«A FELICIDADE, SE EU QUISER»
Hedonismo - Sandro Botticelli
A sociedade pós-moralista designa a época em que o dever é edulcorado e anémiado, em que a ideia de sacrifício de si próprio está socialmente deslegitimada, em que a moral já não exige que cada um de nós se dedique a um fim superior a si mesmo, em que os direitos subjectivos dominam os mandamentos imperativos, onde as lições de moral são ultrapassadas pelos «spots» do viver melhor, do Sol e das férias, do divertimento mediático. Na sociedade do pós-dever, o mal é espectacularizado, o ideal pouco exaltado; se a vergonha dos vícios se mantém, o heroísmo do Bem é átono. Os valores que reconhecemos são mais negativos (não fazer) do que positivos («tu deves»): por detrás da revitalização ética, é uma moral indolor que triunfa, último estádio da cultura individualista democrática, a partir de agora livre na sua lógica profunda, tanto no moralismo como no anti-moralismo.
(...)
A civilização do bem-estar consumista constituiu o grande coveiro histórico da ideologia gloriosa do dever.

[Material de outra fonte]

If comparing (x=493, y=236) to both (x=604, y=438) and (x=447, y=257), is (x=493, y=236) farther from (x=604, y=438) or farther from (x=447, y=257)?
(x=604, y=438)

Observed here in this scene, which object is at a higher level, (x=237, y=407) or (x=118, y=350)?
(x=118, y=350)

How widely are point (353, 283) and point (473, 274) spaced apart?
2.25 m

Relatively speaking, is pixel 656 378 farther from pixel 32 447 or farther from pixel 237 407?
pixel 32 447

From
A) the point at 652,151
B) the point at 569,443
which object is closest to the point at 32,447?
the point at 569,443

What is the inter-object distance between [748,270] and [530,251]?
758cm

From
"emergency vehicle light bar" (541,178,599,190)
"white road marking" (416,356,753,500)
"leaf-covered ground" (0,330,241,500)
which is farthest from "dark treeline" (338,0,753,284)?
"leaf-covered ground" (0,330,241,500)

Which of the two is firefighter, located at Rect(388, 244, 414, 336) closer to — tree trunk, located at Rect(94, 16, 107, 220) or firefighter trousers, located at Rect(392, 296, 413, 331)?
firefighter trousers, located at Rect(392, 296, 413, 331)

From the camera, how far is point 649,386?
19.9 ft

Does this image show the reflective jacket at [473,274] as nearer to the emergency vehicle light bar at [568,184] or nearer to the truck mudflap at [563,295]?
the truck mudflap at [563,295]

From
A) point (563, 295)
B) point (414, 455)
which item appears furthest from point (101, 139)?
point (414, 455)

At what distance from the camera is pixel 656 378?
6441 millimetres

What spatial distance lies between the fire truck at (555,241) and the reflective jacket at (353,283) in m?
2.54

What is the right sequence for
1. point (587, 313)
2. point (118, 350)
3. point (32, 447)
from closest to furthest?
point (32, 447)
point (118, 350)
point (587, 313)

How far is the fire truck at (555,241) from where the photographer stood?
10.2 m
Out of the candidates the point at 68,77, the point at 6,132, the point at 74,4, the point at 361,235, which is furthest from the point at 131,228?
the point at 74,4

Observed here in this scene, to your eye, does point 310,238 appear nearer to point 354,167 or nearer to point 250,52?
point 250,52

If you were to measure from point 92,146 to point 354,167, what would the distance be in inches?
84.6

Ao longo da segunda metade do século [XX], a lógica do consumo de massas dissolveu o universo das homilias moralizadoras, erradicou os imperativos rigoristas e engendrou uma cultura onde a felicidade se impõe ao mandamento moral, os prazeres ao proibido, a sedução à obrigação. Através da publicidade, do crédito, da inflação dos objectos e das ociosidades, o capitalismo das necessidades renunciou à santificação dos ideais em benefício dos prazeres renovados e dos sonhos de felicidade privada. Uma nova civilização foi edificada, a qual já não se propõe estrangular o desejo, mas que o exacerba e o desculpabiliza: o usufruto do presente, o templo do eu, do corpo e do conforto, tornaram-se a nova Jerusalém dos tempos pós-moralistas.
Gilles Lipovetsky
In “O Crepúsculo do Dever – a ética indolor dos novos tempos democráticos”, ed. Dom Quixote, 4ª edição, Maio de 2010, pág. 57 e seg.